Coloro che hanno inviato messaggi, che hanno testimoniato durante il conflitto non sono stati tenuti nella dovuta considerazione; i loro racconti erano accolti con diffidenza, incredulità e scarsa diffusione. Non si poteva distogliere l'attenzione dalle altre priorità militari.

Jan Karski, esponente della Resistenza slovacca, nel suo libro “La mia testimonianza davanti al mondo” riferisce di quando, dopo la fuga dal campo di sterminio avvenuta nel 1942, fu ricevuto dal giudice della Corte Suprema Americana Felix Frankfurter ma l’incontro si rivelò inefficace in quanto non venne creduto riguardo al genocidio. Sulla lapide di Karski vi è scritto che egli fu il primo a informare sull'Olocausto quando ancora il conflitto era in essere.

Famoso, inoltre, è il rapporto di due ebrei slovacchi W. Rosenberg (Vrba) e A.Wetzler i quali, una volta evasi, costruiranno una testimonianza ritenuta la prima fonte ufficiale sull’organizzazione del campo: vi è riportata una pianta di Auschwitz, una mappa, un disegno delle camere a gas e il disegno dell'estensione di Birkenau. Questo testo è firmato dal consiglio ebraico slovacco per facilitare e velocizzare la denuncia internazionale.

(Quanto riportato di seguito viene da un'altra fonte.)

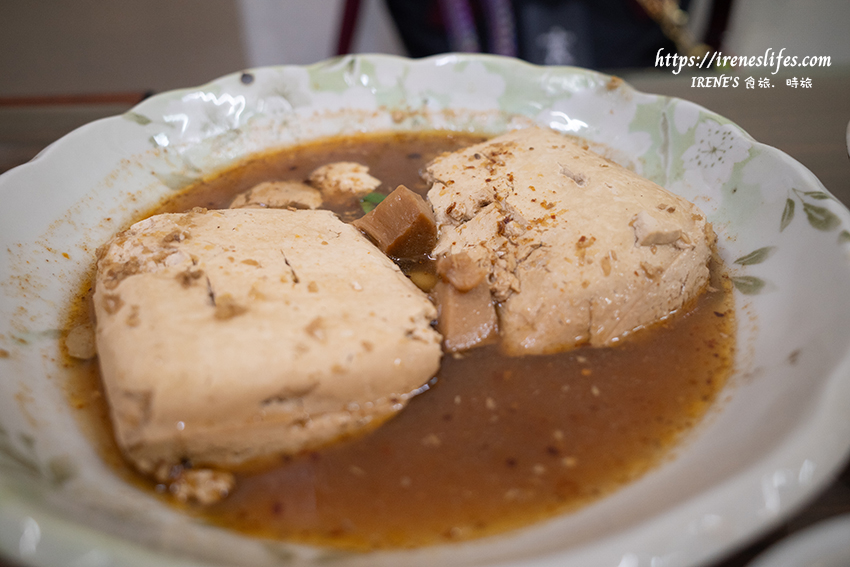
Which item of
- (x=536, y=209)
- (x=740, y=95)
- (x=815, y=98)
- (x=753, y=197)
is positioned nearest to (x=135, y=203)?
(x=536, y=209)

Le fonti, quindi, sono state molteplici e a distanza di anni ci si pone il quesito se fosse stato opportuno intervenire prima nel campo evitando la eliminazione sistematica di tutti coloro che erano esclusi dal sistema eugenetico nazifascista. Con estrema probabilità, come confermano recenti studi, il problema fu politico e non militare: i generali americani, pur conoscendo la situazione del campo, come tutti gli altri generali, obbedirono agli ordini dei responsabili politici, e per i politici salvare gli ebrei non era una priorità.

Ora, questa vicenda, oltre che indurci al ricordo, alla memoria e all’attenzione delle diversità, qualsiasi esse siano, ci pone di fronte al limite delle nostre esistenze umane: l’incapacità di azione. Ancora oggi in Europa celebriamo il "Giorno della Memoria" senza vergognarci per il disimpegno sui nuovi olocausti nei confronti dei tanti “scartati” come, ad esempio, i migranti sulla rotta balcanica.

E si impone la necessità di agire, di fare presto, di non aspettare per non crollare nella celebrazione dei rimpianti. Come invita a riflettere Piero Terracina

quando leggo o ascolto delle minacce dell’ISIS, vedo le decapitazioni di ostaggi, le fucilazioni dimostrative, i video che viaggiano su Internet, la prigionia di giornalisti ridotti a scheletri o il pericolo di un califfato islamico non riesco a trovare pace, a rallegrarmi. Mi piacerebbe pensare che il valore della vita sia diventato per tutti un punto fermo. Deve esistere un sistema per intervenire, il mondo deve fare qualcosa e presto. Troppo facile girarsi dall’altra parte accampando scuse. Se il nostro esempio non è stato vano credo davvero che non si debba aspettare, mi piacerebbe sapere alla mia età che il tempo dei rimpianti e delle recriminazioni è finito per sempre.”